▶ Supplied text:
####
Weekend Cooking: A two Michelin-starred meal in Singapore

I keep meaning to write a post about what we ate in Singapore. I mean to talk about all my favourite local foods that I gobbled up, but I think I will write that in another post. Instead, here’s a post about some fine dining dinners that I enjoyed when we were there for two weeks in July.

We happened to be in Singapore during the launch of the country’s first ever Michelin guide. Two hawker stalls, one selling soy sauce chicken rice and noodles, the other selling pork noodles (bah chor mee), received one Michelin star each! Of course these days one has to queue for several hours just to get a plate of Michelin-starred noodles. But hey, I guess nowhere else can you say that you had a Michelin-starred meal for less than US$5!

The Husband and I had planned a little couple time, a long-awaited get away at a local hotel in Singapore. One of his relatives is the general manager there, so he upgraded us to a lovely suite with its own private hot tub outside on the balcony. It was good to get away from the kids, with the added plus of free babysitting from both sets of grandparents!

Before we flew to Singapore, the Husband said, pick a restaurant! I had mulled over the choices. Singapore is full of good places to eat at. Should I pick that hot new restaurant in the National Gallery, Odette? Or was that just too trendy for me? In the end, that was decided as it was impossible to get a table! Even for weekday lunch.
####
▶ Record excerpts:
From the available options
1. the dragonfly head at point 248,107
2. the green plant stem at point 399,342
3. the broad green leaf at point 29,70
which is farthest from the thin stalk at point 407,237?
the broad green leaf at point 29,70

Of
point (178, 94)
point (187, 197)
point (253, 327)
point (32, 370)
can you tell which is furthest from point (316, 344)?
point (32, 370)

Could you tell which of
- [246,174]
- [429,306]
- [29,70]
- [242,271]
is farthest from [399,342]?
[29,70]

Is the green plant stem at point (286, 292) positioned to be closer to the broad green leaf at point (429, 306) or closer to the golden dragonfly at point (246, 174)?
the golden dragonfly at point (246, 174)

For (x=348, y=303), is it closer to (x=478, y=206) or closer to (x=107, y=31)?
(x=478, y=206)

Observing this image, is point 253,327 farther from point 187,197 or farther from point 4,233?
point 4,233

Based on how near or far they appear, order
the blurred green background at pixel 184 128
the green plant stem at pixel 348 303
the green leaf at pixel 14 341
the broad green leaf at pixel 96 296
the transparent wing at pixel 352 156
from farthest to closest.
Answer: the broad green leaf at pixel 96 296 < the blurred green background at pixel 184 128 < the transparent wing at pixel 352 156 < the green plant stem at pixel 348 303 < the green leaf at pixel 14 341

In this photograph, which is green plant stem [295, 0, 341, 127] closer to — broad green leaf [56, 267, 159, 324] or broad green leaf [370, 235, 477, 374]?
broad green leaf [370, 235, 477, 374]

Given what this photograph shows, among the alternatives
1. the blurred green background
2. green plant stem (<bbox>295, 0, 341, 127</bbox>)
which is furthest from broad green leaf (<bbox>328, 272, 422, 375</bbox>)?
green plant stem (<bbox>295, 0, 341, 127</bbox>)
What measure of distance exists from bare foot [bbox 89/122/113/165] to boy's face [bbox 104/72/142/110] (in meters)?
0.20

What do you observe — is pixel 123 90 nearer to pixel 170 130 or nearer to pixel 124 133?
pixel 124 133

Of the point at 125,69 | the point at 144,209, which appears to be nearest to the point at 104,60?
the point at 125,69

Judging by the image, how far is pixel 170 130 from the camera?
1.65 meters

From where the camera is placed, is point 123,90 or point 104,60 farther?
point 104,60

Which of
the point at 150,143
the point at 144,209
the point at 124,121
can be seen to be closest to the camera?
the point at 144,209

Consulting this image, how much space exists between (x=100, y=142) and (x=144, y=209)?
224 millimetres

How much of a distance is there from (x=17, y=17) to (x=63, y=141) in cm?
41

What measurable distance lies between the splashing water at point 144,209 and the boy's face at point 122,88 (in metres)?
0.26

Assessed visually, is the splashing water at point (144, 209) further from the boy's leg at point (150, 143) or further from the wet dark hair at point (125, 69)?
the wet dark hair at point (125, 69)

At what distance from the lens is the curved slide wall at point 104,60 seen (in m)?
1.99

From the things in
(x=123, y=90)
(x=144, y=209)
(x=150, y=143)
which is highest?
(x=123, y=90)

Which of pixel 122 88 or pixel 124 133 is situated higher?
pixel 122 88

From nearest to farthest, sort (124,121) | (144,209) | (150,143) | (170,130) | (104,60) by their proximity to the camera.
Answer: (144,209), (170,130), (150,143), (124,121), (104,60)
####
▶ Goal: Please repeat the part of the Singapore dining post that opens with the words containing "I keep meaning" and closes with "less than US$5!". Rely only on the Singapore dining post, not on the items.

▶ Answer below:
I keep meaning to write a post about what we ate in Singapore. I mean to talk about all my favourite local foods that I gobbled up, but I think I will write that in another post. Instead, here’s a post about some fine dining dinners that I enjoyed when we were there for two weeks in July.

We happened to be in Singapore during the launch of the country’s first ever Michelin guide. Two hawker stalls, one selling soy sauce chicken rice and noodles, the other selling pork noodles (bah chor mee), received one Michelin star each! Of course these days one has to queue for several hours just to get a plate of Michelin-starred noodles. But hey, I guess nowhere else can you say that you had a Michelin-starred meal for less than US$5!